In February, Paul used Senate rules to force his colleagues into a grueling Super Bowl weekend of votes, as he worked to derail a $95 billion foreign aid bill. "I think we should stay here as long as it takes,” said Paul. “If it takes a week or a month, I’ll force them to stay here to discuss why they think the border of Ukraine is more important than the US border.”

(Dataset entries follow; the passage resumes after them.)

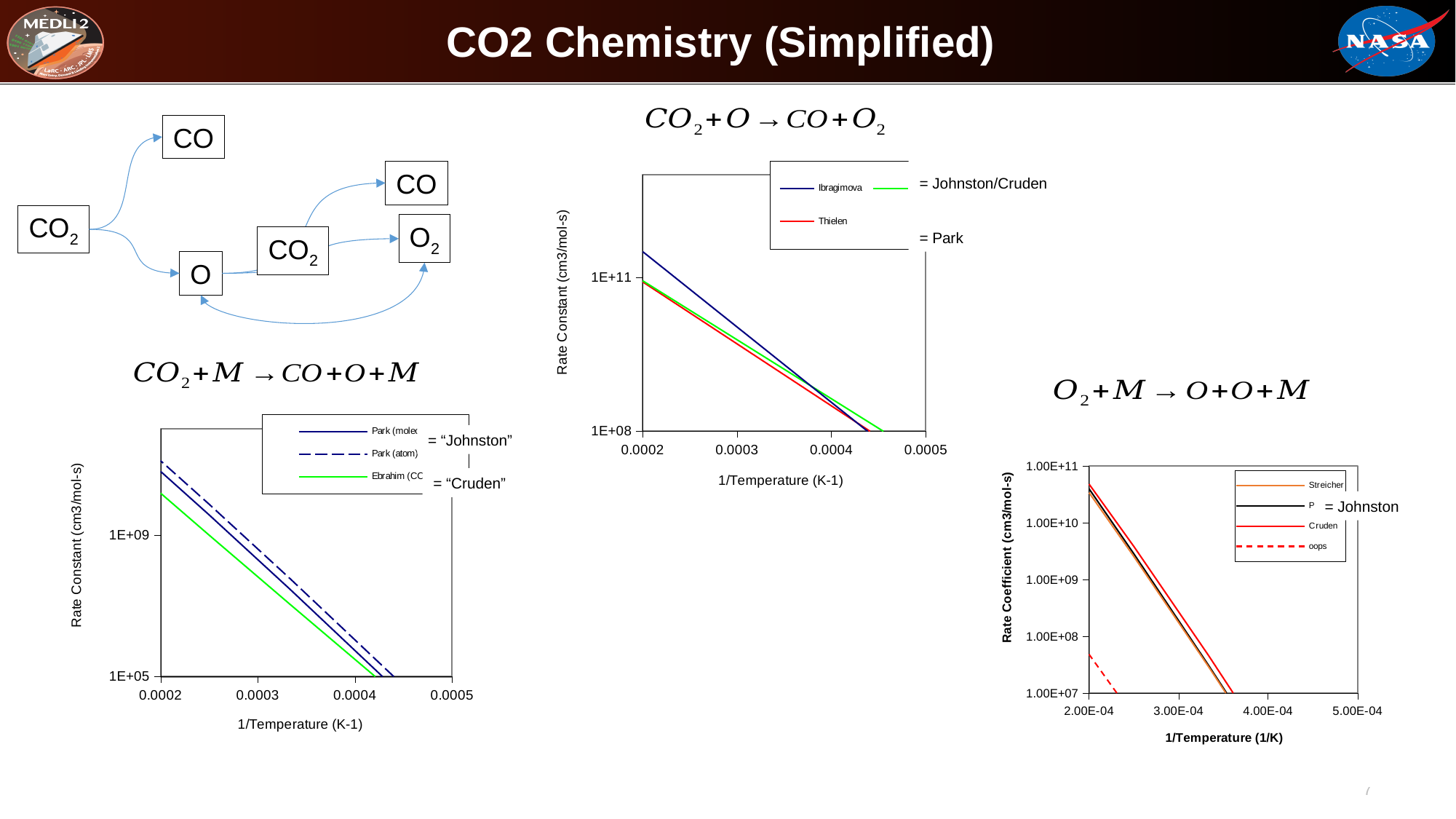
In the CO2+M → CO+O+M chart, is the Park (atom) value at 0.0002 greater or less than 1E+09? greater What is the x-axis label of the CO2+M → CO+O+M chart? 1/Temperature (K-1) In the CO2+M → CO+O+M chart, do the rate constants rise or fall as 1/Temperature increases? fall In the CO2+O → CO+O2 chart, do the rate constants rise or fall as 1/Temperature increases? fall What kind of chart is the CO2+M → CO+O+M chart at the bottom left? line chart How many series does the legend of the CO2+M → CO+O+M chart list? 3 In the O2+M → O+O+M chart, is the Cruden value at 2.00E-04 greater or less than 1.00E+11? less In the O2+M → O+O+M chart, is the 'oops' value at 2.00E-04 greater or less than 1.00E+08? less What kind of chart is the CO2+O → CO+O2 chart at the top middle? line chart How many series does the legend of the O2+M → O+O+M chart at the bottom right list? 4 What is the y-axis label of the O2+M → O+O+M chart? Rate Coefficient (cm3/mol-s)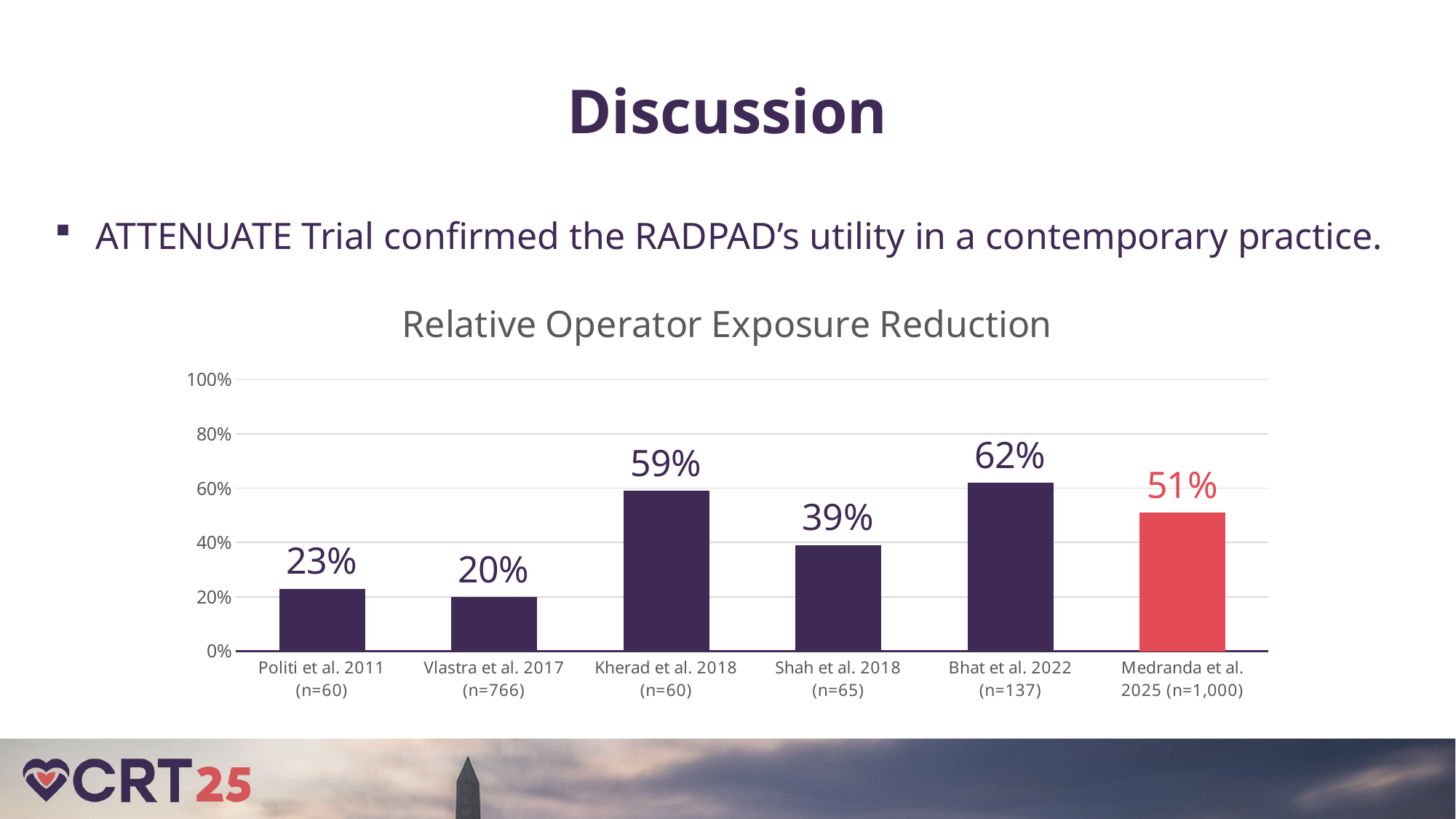
How many studies are shown on the chart? 6 What is the relative operator exposure reduction for Medranda et al. 2025 (n=1,000)? 51% What is the value shown for Vlastra et al. 2017 (n=766)? 20% Is the value for Medranda et al. 2025 greater or less than 40%? greater Which study shows the lowest relative operator exposure reduction? Vlastra et al. 2017 (n=766) What is the difference between the values for Bhat et al. 2022 and Shah et al. 2018? 23% Which has a larger relative operator exposure reduction, Politi et al. 2011 or Shah et al. 2018? Shah et al. 2018 What is the relative operator exposure reduction for Kherad et al. 2018 (n=60)? 59% Which study shows the highest relative operator exposure reduction? Bhat et al. 2022 (n=137) What kind of chart is shown on the slide? Bar chart Which study's bar is coloured red instead of dark purple? Medranda et al. 2025 (n=1,000) What is the title of the chart? Relative Operator Exposure Reduction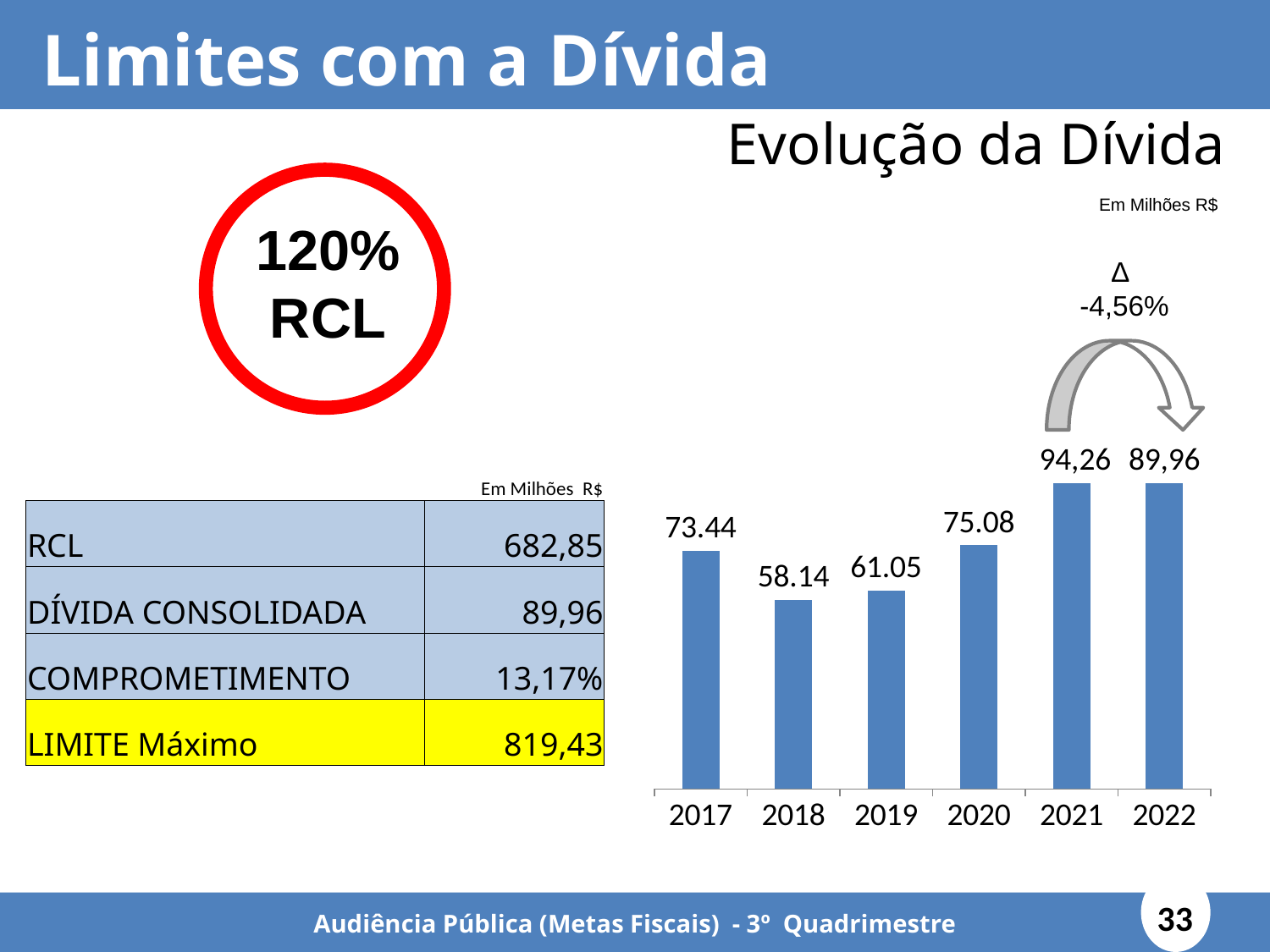
In the 'Evolução da Dívida' chart, what is the value for 2022? 89,96 In the 'Evolução da Dívida' chart, what is the value for 2020? 75.08 In the 'Evolução da Dívida' chart, what is the difference between the 2021 value and the 2022 value? 4,30 What percentage change (Δ) is annotated above the last two bars of the 'Evolução da Dívida' chart? -4,56% What kind of chart is 'Evolução da Dívida'? bar chart In the 'Evolução da Dívida' chart, which is larger, the value for 2018 or the value for 2019? 2019 How many years are shown on the x axis of the 'Evolução da Dívida' chart? 6 In the 'Evolução da Dívida' chart, what is the difference between the 2020 value and the 2017 value? 1.64 In the 'Evolução da Dívida' chart, which year has the highest value? 2021 In the 'Evolução da Dívida' chart, what is the value for 2017? 73.44 In the 'Evolução da Dívida' chart, do the values rise or fall from 2018 to 2021? rise In the 'Evolução da Dívida' chart, which year has the lowest value? 2018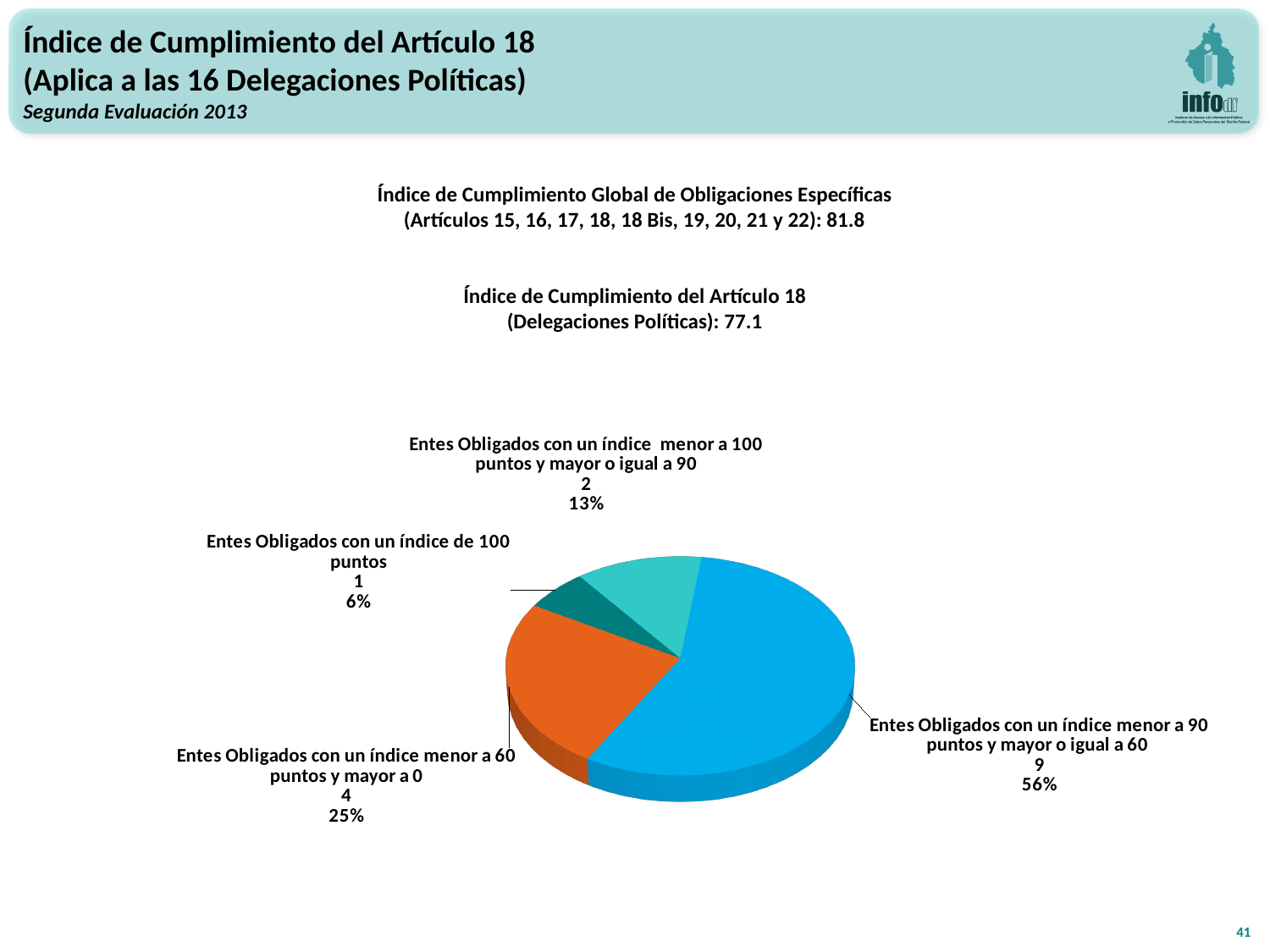
How many Entes Obligados have an index below 60 points and greater than 0? 4 Which category has the largest slice of the pie? Entes Obligados con un índice menor a 90 puntos y mayor o igual a 60 Which category has the smallest slice of the pie? Entes Obligados con un índice de 100 puntos What share of the pie corresponds to Entes Obligados with an index below 90 points and greater than or equal to 60? 56% What is the difference in count between Entes Obligados with an index below 90 and at least 60, and those with an index below 60 and greater than 0? 5 How many Entes Obligados have an index below 90 points and greater than or equal to 60? 9 How many Entes Obligados have an index of 100 points? 1 What kind of chart is shown on the slide? Pie chart What percentage of the pie is the slice for Entes Obligados with an index of 100 points? 6% What share of the pie is the slice for Entes Obligados with an index below 100 points and greater than or equal to 90? 13% Which is larger: the number of Entes Obligados with an index below 60 points and greater than 0, or the number with an index below 100 points and at least 90? Entes Obligados con un índice menor a 60 puntos y mayor a 0 How many slices does the pie chart have? 4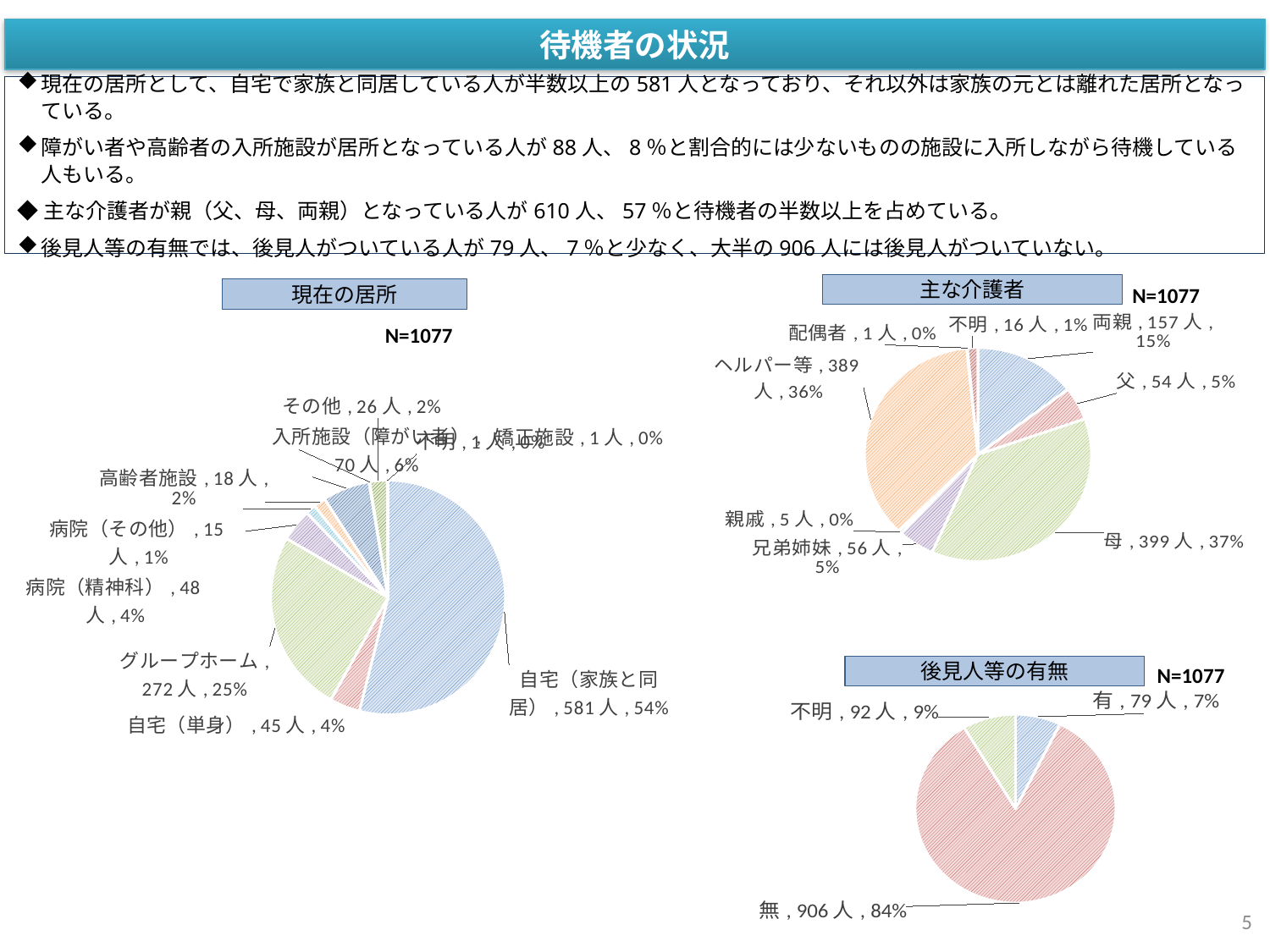
In the 現在の居所 chart, how many people are in the グループホーム category? 272 人 How many categories does the 主な介護者 pie chart have? 8 In the 主な介護者 chart, which has more people, 母 or ヘルパー等? 母 In the 後見人等の有無 chart, what share of the pie does 無 represent? 84% In the 後見人等の有無 chart, what is the difference in people between 無 and 有? 827 人 In the 現在の居所 chart, what share of the pie does 自宅（家族と同居） represent? 54% In the 主な介護者 chart, how many people are in the 母 category? 399 人 In the 現在の居所 chart, which category has the largest slice? 自宅（家族と同居） In the 主な介護者 chart, which category has the smallest number of people? 配偶者 What kind of chart is the 現在の居所 chart? pie chart In the 現在の居所 chart, what is the difference in people between 自宅（家族と同居） and グループホーム? 309 人 How many categories does the 後見人等の有無 pie chart have? 3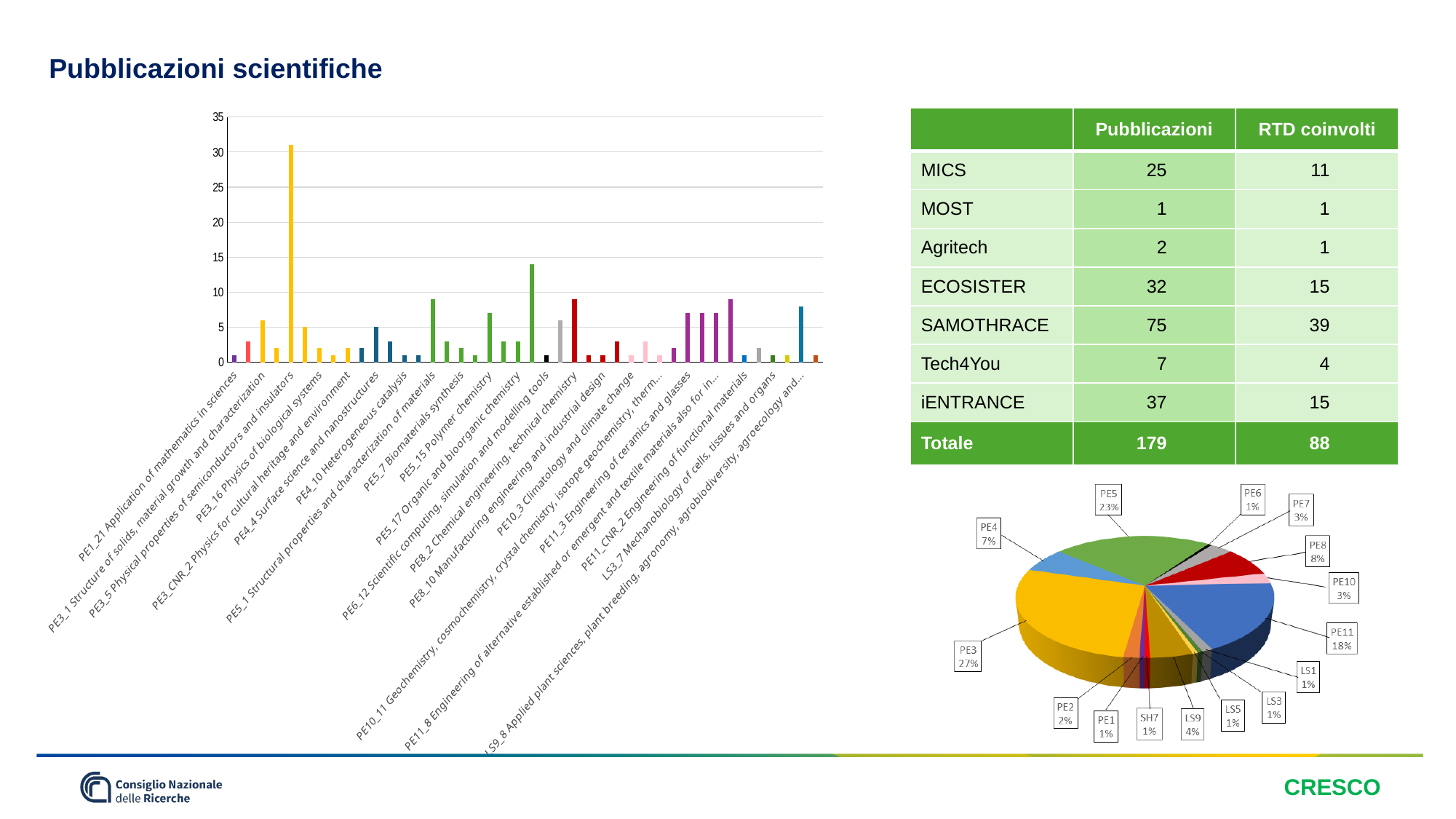
In the pie chart, what share does PE11 have? 18% In the pie chart, what share does LS9 have? 4% What is the highest value shown on the vertical axis of the bar chart on the left? 35 What kind of chart is shown on the left side of the slide? bar chart How many slices are labelled in the pie chart? 15 In the pie chart, what share does PE3 have? 27% What kind of chart is shown at the bottom right of the slide? pie chart In the pie chart, which is larger, PE11 or PE8? PE11 In the pie chart, what is the difference in percentage points between PE3 and PE5? 4 In the pie chart, what share does PE5 have? 23% In the pie chart, which slice has the largest share? PE3 In the bar chart on the left, is the tallest bar greater or less than 25? greater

Don't expect a Majority Leader Paul to ditch the filibuster -- he's been a hardy user of the legislative delay tactic. In 2013, he spoke for 13 hours to fight the nomination of John Brennan as CIA director. In 2015, he orated for 10-and-a-half-hours to oppose extension of the Patriot Act

Rand Paul amid his 10 1/2 hour filibuster in 2015

Among the general public, Paul is probably best known as Capitol Hill's chief tormentor of Dr. Anthony Fauci, who was director of the National Institute of Allergy and Infectious Disease during the Covid-19 pandemic. Paul says the evidence indicates the virus emerged from China's Wuhan Institute of Virology. He's accused Fauci and other members of the US government public health apparatus of evading questions about their funding of the Chinese lab's "gain of function" research, which takes natural viruses and morphs them into something more dangerous. Paul has pointedly said that Fauci committed perjury in congressional hearings and that he belongs in jail "without question."   

Musk is neither the only nor the first noteworthy figure to back Paul for party leader. Just hours after McConnell announced his upcoming step-down from leadership, independent 2024 presidential candidate Robert F. Kennedy, Jr voiced his support: 

In a testament to the extent to which the establishment recoils at the libertarian-minded Paul, mainstream media outlets -- which have been quick to report on other developments in the majority leader race -- pretended not to notice that Paul had signaled his interest in the job. More than 24 hours after Paul's test-the-waters tweet-fest began, not a single major outlet had brought it to the attention of their audience. 

That may be his strongest endorsement yet.